These facts offer the only reasonable explanation as to why an English king preserved Israel’s Holy Book. No one can deny that the world has been a far better place because of what the British and American people have done with this book. At this time of celebration of the 400th anniversary of the publication of the King James Bible, it is fitting to reflect on what one book has done for our world now caught in chaotic crises.
King James VI and I
King James could not have had more troubled beginnings. His father, Lord Darnley, was a violent drunk. His mother, Mary Queen of Scots, carried the reputation of being a loose woman. Lord Darnley, covetous of his right to the throne of England and jealous of Mary’s closeness to David Rizzio, her secretary (and suspected father of the child), plotted to execute Rizzio in her sight believing the bloody violence would cause her to miscarry the unborn child. It did not—but clearly, James’s life was threatened before he even had a chance to breathe. Most likely the result of divine protection, James was orphaned when his father was murdered by an explosion that his mother may have planned. Mary was imprisoned and finally executed for plotting with Catholics to kill Queen Elizabeth i of England. It is interesting to note that Shakespeare wrote Macbeth based on James’s horrific family history.

(Work request 1): Please set down the King James passage word for word, beginning at "These facts offer" and stopping after "in chaotic crises.".
(Work request 2): Render this sentence from the King James passage in Spanish: "King James could not have had more troubled beginnings."
Work only from the King James passage above.

(Given records):
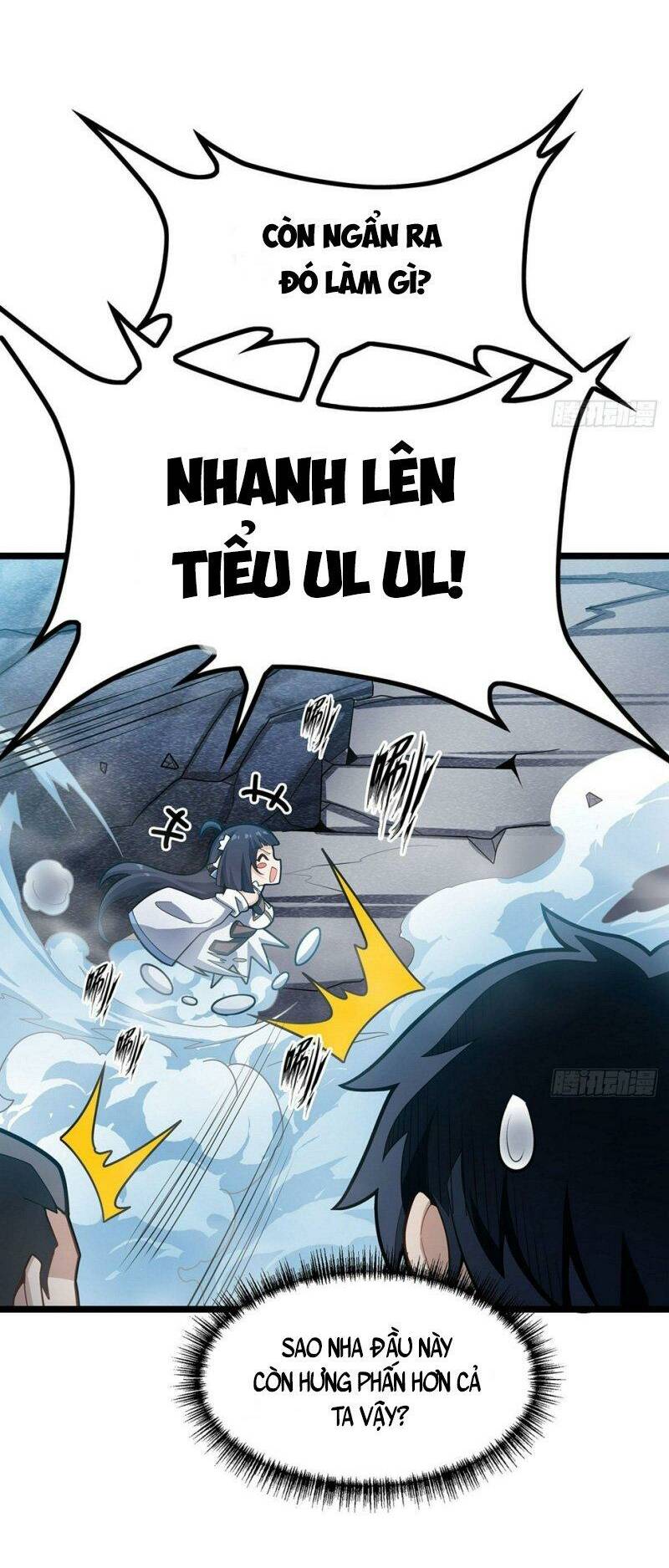 sứ đồ vô hạn và 12 chiến cơ chapter 333 - Trang 2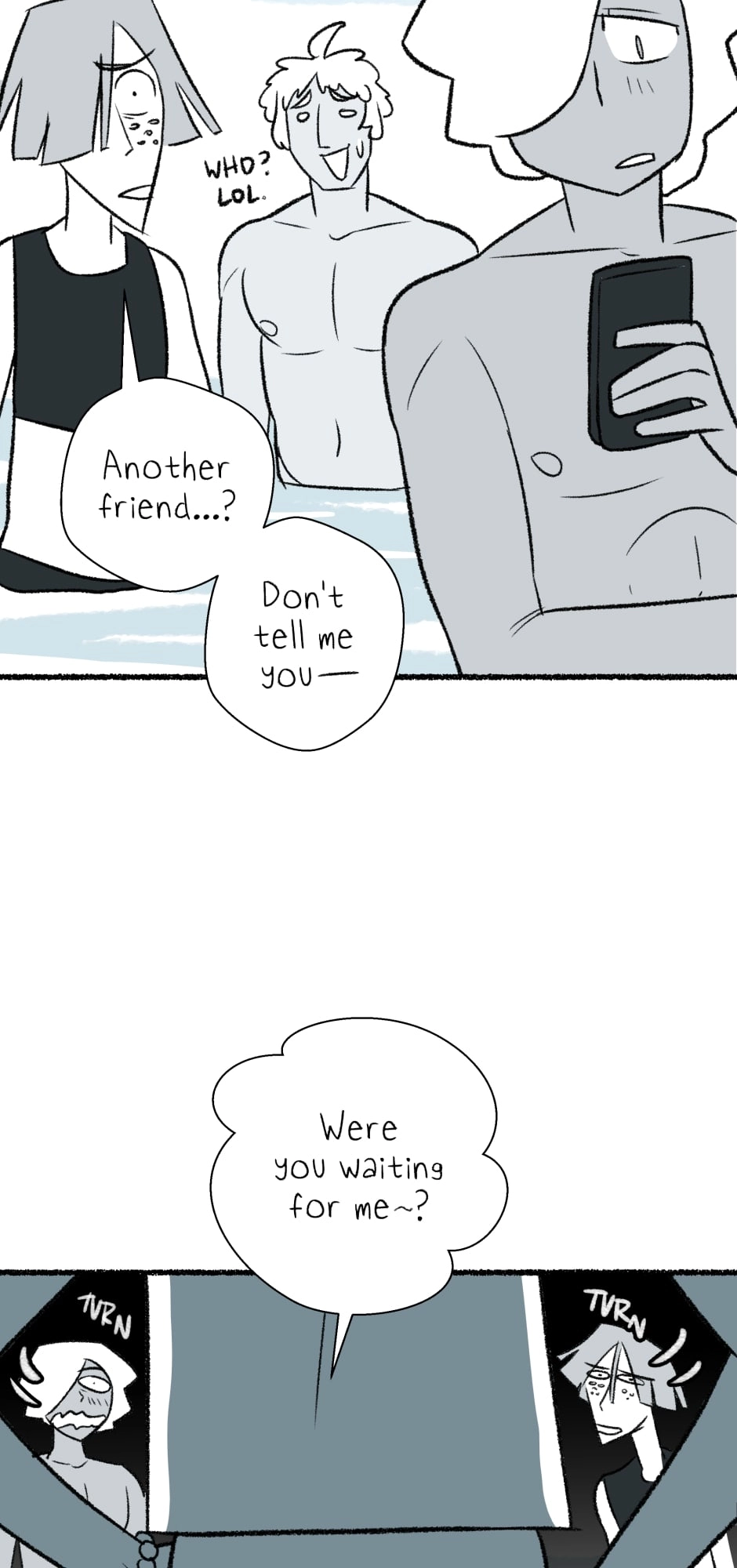 Read Memories chapter 41.1 image 17 on Lezhin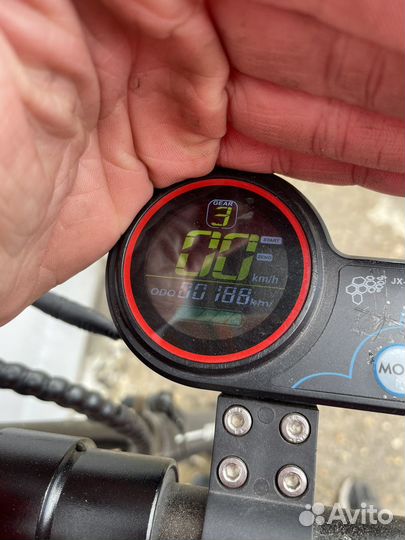 Электросамокат kugoo m2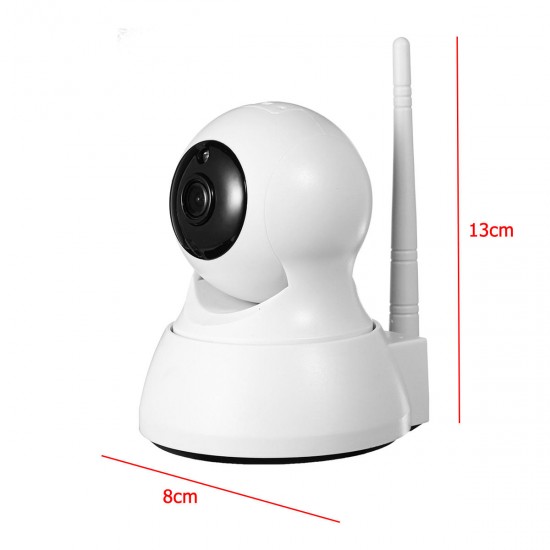 1080P HD Wireless Wifi IP Camera IR Security Webcam Baby Monitor Camera Pan Tilt 1080P HD Wireless Wifi IP Camera IR Security Webcam Baby Monitor Camera Pan Tilt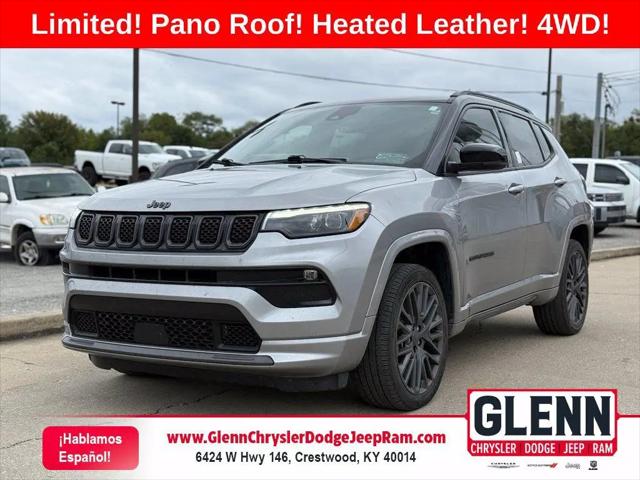 2023 Jeep Compass High Altitude 4x4 for sale in Crestwood, KY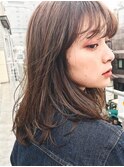 【千代間勇翔】ナチュラル似合わせカットワンカール【表参道】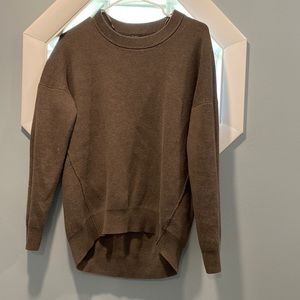 Cynthia Rowley active sweater. Size small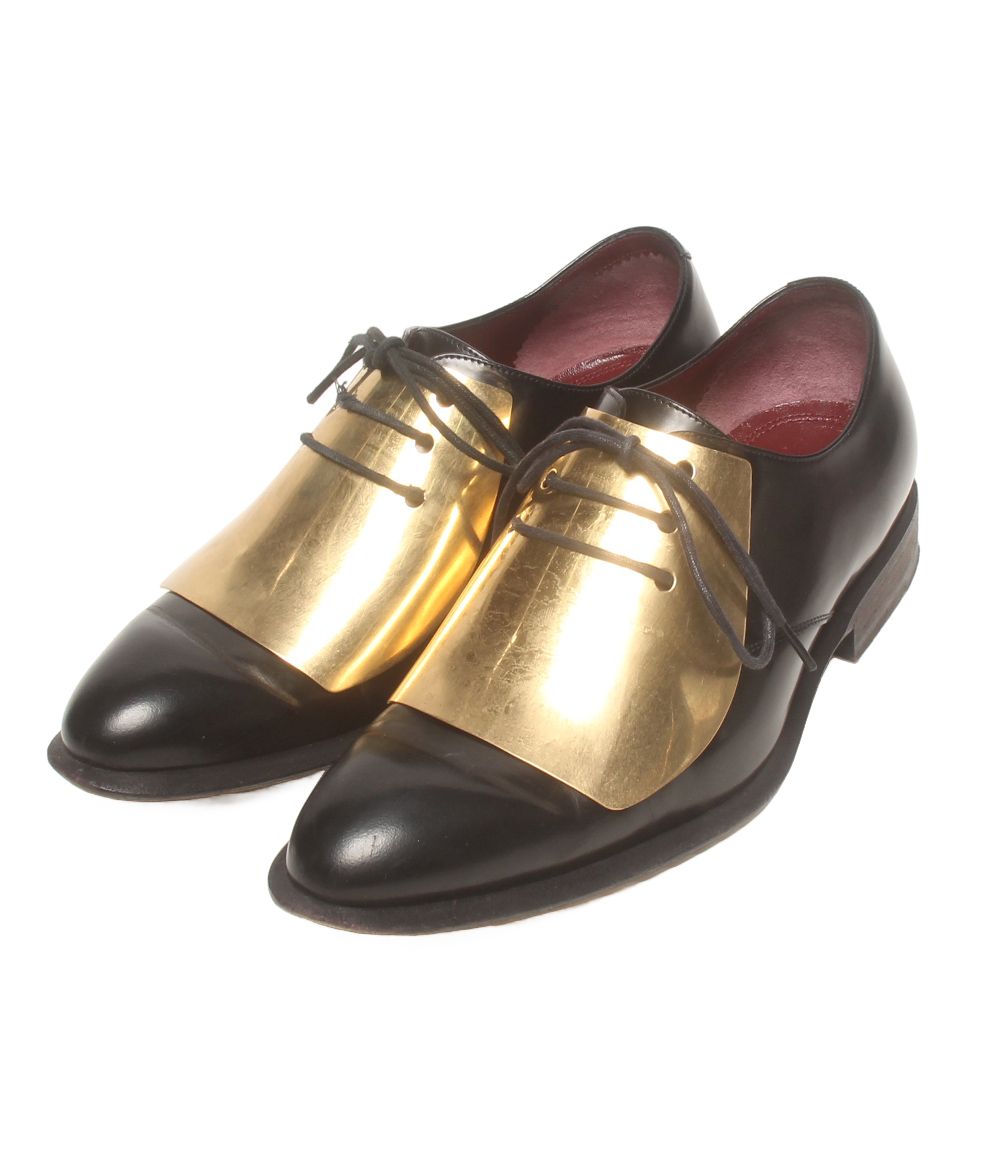 Celine Metal Plate Shoes Dress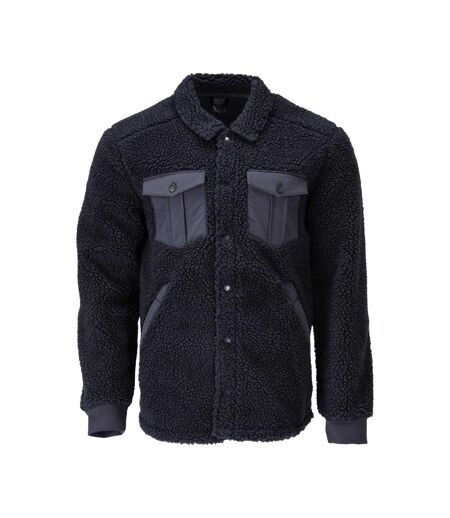 Mens Customised Jacket Dark Navy Mascot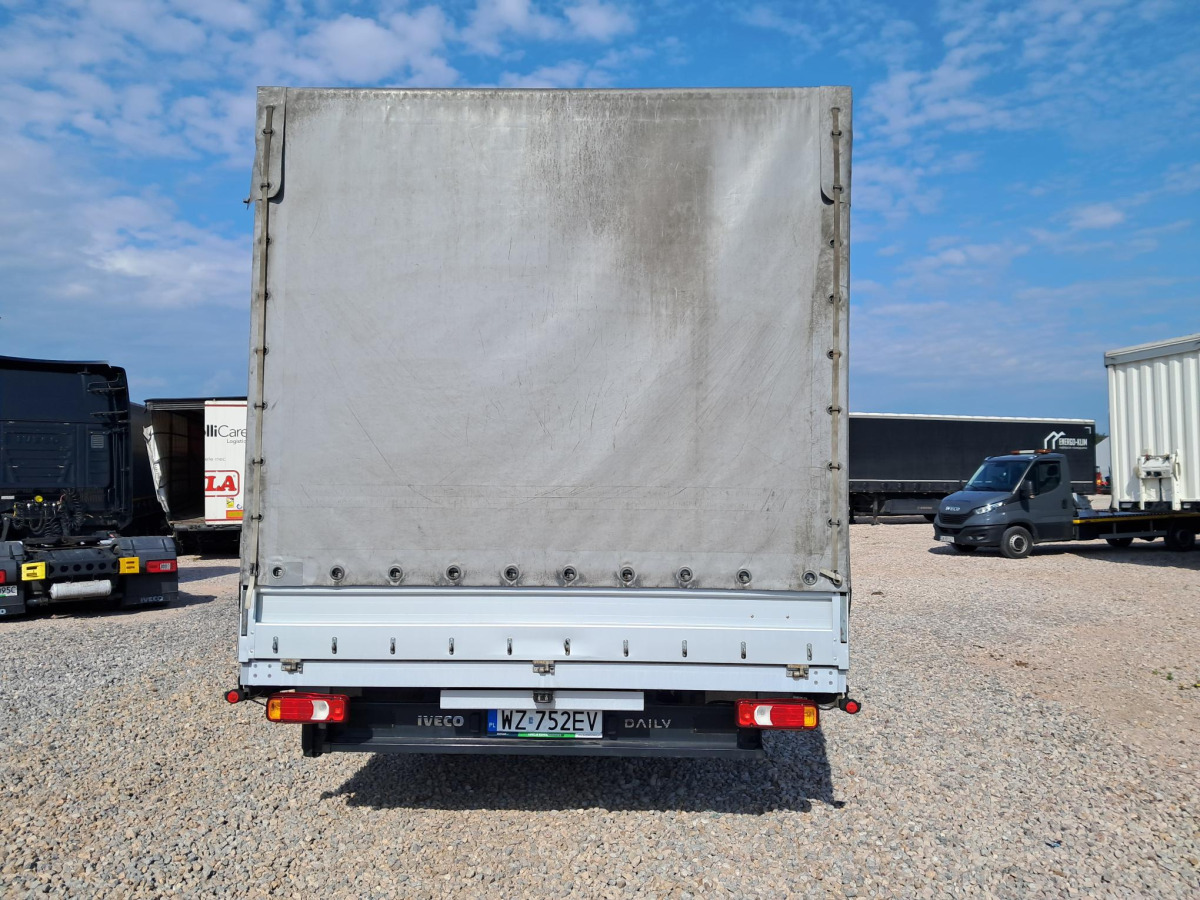 IVECO 35S18 PLANDEKA - Брезентов бус: снимка 5 IVECO 35S18 PLANDEKA - Брезентов бус: снимка 5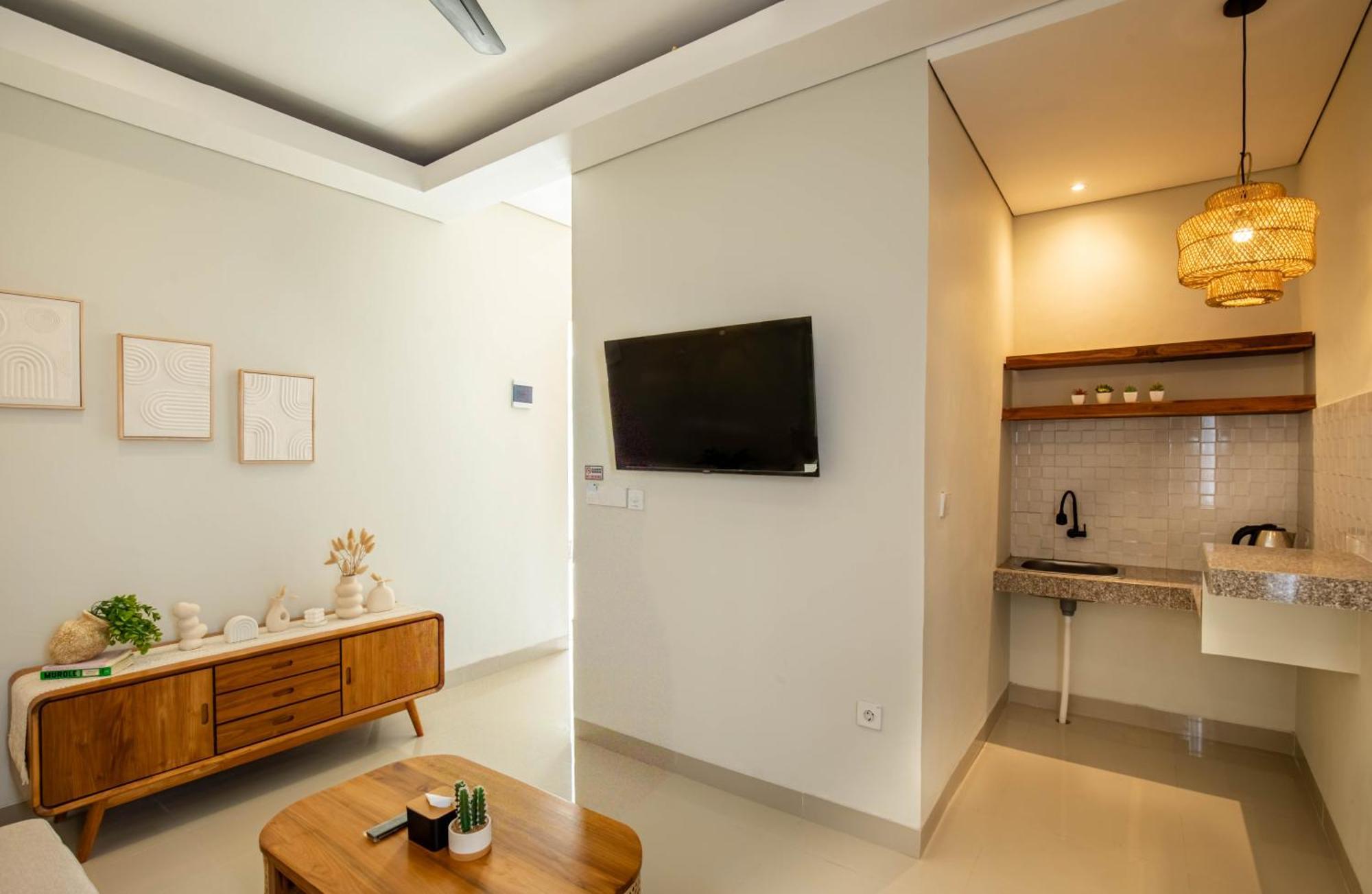 Aparthotel Baliem Coliving à Jimbaran Extérieur photo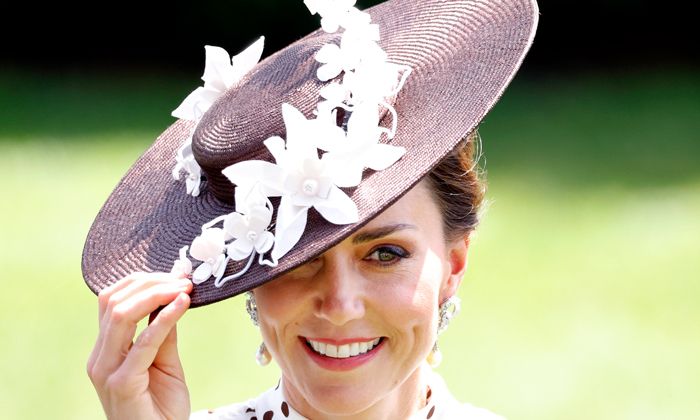 Kate Middleton divides opinion in eccentric hat we never expected from ...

(Worked solution 1):
These facts offer the only reasonable explanation as to why an English king preserved Israel’s Holy Book. No one can deny that the world has been a far better place because of what the British and American people have done with this book. At this time of celebration of the 400th anniversary of the publication of the King James Bible, it is fitting to reflect on what one book has done for our world now caught in chaotic crises.

(Worked solution 2): El rey Jacobo no podría haber tenido unos comienzos más turbulentos.